All tied up
When I was a child, I used to visit the Japanese tea garden in San Francisco and gaze for hours at the carp swimming in the shallow pond.
I was fascinated by the strange world that these carp inhabited, a flat, two-dimensional world just beneath the lily pads.
The carp could move forward-backward, left-right, but the concept of "up" was totally alien and made no sense to them. I imagined any carp "scientist" living in the pond would scoff at the idea of higher dimensions and unseen worlds. Then one day I imagined grabbing one of the carp "scientists" and thrusting it into the world of "up". What an amazing world the carp would see: beings moving without fins and breathing without water - a whole new law of physics emerging just above the carp universe.

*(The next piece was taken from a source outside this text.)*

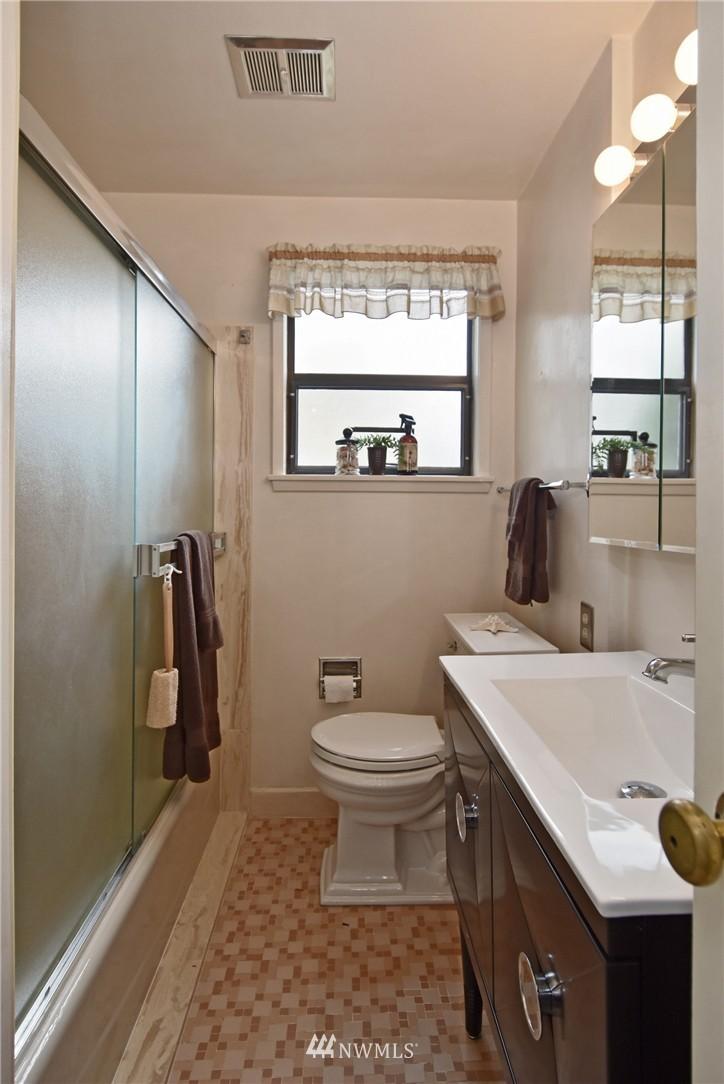 Sold Property | 3022 13th Avenue W Seattle, WA 98119 10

Today, many physicists believe that we are the fish. We live our entire lives scoffing at the idea of unseen worlds, worlds beyond our comfortable "pond" of three dimensions. Yet physicists are confronting the existence of dimensions beyond human ken, dimensions that have endlessly fascinated mystics, mathematicians, and charlatans.
What is driving this fascination with higher dimensions is something called "superstring theory", which has revolutionised the scientific landscape, overturning centuries of cherished ideas. Although it has not yet been experimentally verified, superstring theory postulates that our universe may be 10 or even 11-dimensional, perhaps co-existing with an infinite number of parallel universes.
Superstring theory may be the fabled "theory of everything", a single theory (perhaps an equation that, when written, is no more than one inch long) which can explain all physical phenomena, from the Big Bang to the expanding universe, the formation of atoms, the evolution of the Earth and even life itself.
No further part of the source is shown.